Simple Normalisation

This section outlines the steps involved in the normalisation process performed by the simple_normalise function.

Normalization Steps:

Lowercase Text: Convert the entire text to lowercase.
Remove Commas: Eliminate commas from the text.
Remove Undesirable Characters: Remove undesirable characters from the text.
Remove Duplicate Contiguous Characters: Remove duplicate contiguous characters from the text.
Add Space Around Punctuations: Ensures there are spaces around punctuations, while preserving slashes and hyphens in certain cases.
Anonymise Sentence: Anonymise the sentence, replacing sensitive information.
Remove Extra Spaces: Eliminate any extra spaces between words.
Fix Typos: Correct typos using the corrections dictionary.
Tokenise: Tokenise the text into a list of words.
Align Tenses to Present Tense: Adjust verb tenses to present tense using _to_present_tense.
Convert Nouns to Singular Form: Singularise words using _singularise.
Recreate Text from Tokens: Reconstruct the normalised text based on processed tokens.

For more detailed information on each step, please refer below.

Fix Typos

This step involves correcting typos in a given text based on a provided mapping dictionary.

Original Text	Corrected Text
pummp is Broken	pump is Broken
a/c leakin	air conditioner leak
wall was craked	wall was cracked

Anonymise Sentence

This function anonymises a given sentence by replacing potential asset identifiers with the placeholder “AssetID”.

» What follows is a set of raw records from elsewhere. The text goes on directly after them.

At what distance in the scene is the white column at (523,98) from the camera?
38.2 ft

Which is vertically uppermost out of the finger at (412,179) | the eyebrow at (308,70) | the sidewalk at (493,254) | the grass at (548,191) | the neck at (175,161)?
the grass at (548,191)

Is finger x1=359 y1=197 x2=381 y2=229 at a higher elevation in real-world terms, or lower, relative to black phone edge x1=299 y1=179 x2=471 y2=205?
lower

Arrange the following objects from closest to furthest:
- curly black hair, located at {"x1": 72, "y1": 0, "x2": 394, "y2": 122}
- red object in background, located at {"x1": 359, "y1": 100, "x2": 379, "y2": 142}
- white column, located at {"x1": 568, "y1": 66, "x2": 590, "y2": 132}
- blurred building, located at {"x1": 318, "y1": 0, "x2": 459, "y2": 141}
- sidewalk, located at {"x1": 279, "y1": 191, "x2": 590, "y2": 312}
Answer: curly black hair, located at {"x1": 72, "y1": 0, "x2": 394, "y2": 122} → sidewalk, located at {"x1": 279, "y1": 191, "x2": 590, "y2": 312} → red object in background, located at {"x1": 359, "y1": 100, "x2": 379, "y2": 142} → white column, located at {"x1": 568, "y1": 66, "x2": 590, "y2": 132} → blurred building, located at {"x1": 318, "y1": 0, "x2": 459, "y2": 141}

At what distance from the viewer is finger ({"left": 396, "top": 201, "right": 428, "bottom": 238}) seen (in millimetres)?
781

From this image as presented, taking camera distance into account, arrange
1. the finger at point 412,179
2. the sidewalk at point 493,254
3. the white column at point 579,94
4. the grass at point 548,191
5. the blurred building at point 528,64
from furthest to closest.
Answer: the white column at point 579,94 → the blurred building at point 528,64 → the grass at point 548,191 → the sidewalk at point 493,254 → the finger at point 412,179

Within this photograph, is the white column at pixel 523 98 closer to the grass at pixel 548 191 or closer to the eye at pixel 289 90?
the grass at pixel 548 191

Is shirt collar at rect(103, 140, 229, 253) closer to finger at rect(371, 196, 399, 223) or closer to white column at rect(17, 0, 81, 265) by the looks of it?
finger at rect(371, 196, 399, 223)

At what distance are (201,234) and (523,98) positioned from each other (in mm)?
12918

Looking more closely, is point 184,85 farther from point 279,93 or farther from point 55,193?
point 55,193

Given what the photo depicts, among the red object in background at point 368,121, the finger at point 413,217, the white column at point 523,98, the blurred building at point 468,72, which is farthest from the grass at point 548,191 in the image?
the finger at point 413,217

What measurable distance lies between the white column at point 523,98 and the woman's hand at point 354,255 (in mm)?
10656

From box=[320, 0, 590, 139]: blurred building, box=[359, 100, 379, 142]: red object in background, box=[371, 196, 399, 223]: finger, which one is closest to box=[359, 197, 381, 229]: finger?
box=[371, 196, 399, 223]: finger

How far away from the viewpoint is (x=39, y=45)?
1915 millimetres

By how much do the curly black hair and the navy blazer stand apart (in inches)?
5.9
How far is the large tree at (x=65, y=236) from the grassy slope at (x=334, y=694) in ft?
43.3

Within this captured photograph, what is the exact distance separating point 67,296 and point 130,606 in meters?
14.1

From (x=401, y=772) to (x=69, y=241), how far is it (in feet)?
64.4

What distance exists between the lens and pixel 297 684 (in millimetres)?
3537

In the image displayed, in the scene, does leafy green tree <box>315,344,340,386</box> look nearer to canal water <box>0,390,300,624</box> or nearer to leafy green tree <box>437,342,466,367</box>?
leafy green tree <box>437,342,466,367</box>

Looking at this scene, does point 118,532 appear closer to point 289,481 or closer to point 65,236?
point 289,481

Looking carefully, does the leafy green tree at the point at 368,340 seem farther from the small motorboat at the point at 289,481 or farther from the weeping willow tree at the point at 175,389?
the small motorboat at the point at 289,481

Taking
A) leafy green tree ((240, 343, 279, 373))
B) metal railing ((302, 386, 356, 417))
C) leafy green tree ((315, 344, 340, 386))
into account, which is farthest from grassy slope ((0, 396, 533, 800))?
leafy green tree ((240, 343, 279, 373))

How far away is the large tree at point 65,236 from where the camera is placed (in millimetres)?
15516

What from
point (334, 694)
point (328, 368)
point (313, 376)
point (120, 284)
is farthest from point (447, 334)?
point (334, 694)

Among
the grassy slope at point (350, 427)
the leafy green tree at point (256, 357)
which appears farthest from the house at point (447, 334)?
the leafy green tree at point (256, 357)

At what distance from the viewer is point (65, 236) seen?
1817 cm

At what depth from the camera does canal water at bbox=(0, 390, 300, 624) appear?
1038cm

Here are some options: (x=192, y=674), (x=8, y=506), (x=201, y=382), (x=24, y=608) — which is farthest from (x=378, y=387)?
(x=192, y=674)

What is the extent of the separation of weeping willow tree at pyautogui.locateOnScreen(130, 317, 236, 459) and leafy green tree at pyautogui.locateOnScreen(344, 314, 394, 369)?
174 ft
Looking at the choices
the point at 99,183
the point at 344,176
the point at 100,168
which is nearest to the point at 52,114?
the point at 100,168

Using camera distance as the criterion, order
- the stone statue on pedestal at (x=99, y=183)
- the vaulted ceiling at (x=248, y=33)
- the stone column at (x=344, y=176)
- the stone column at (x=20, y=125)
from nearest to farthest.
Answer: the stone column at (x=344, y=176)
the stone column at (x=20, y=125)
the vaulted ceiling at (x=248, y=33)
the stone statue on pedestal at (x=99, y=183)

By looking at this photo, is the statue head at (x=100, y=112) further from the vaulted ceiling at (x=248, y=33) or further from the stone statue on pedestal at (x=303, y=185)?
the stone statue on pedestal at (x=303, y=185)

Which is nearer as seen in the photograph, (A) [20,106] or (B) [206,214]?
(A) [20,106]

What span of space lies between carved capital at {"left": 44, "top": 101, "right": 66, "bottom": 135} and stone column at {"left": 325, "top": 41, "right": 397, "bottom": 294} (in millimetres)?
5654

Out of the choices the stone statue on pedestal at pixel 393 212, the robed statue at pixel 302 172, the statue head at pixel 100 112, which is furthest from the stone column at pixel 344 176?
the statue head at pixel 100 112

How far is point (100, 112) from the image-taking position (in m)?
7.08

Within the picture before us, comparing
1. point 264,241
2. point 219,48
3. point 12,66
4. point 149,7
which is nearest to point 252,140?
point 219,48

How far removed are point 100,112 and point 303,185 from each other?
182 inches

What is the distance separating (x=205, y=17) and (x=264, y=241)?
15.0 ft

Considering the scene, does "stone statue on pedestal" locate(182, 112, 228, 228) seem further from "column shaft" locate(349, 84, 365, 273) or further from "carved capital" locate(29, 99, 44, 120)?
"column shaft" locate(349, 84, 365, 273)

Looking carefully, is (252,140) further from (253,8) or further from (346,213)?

The pattern used to identify asset identifiers is defined as follows:

b: Represents a word boundary, ensuring that the pattern is treated as a distinct word.
[A-Za-z]*: Matches zero or more alphabetical characters, covering cases where an asset identifier might start with letters.
d+: Matches one or more numeric characters, ensuring patterns with numbers are identified.
[A-Za-z]*: Matches zero or more alphabetical characters, covering cases where an asset identifier might end with letters.
b: Another word boundary to ensure the end of the matched pattern is treated as a distinct word.

Align Tenses to Present Tense

This section describes the manual steps involved in the to_present_tense function for normalizing words to present tense.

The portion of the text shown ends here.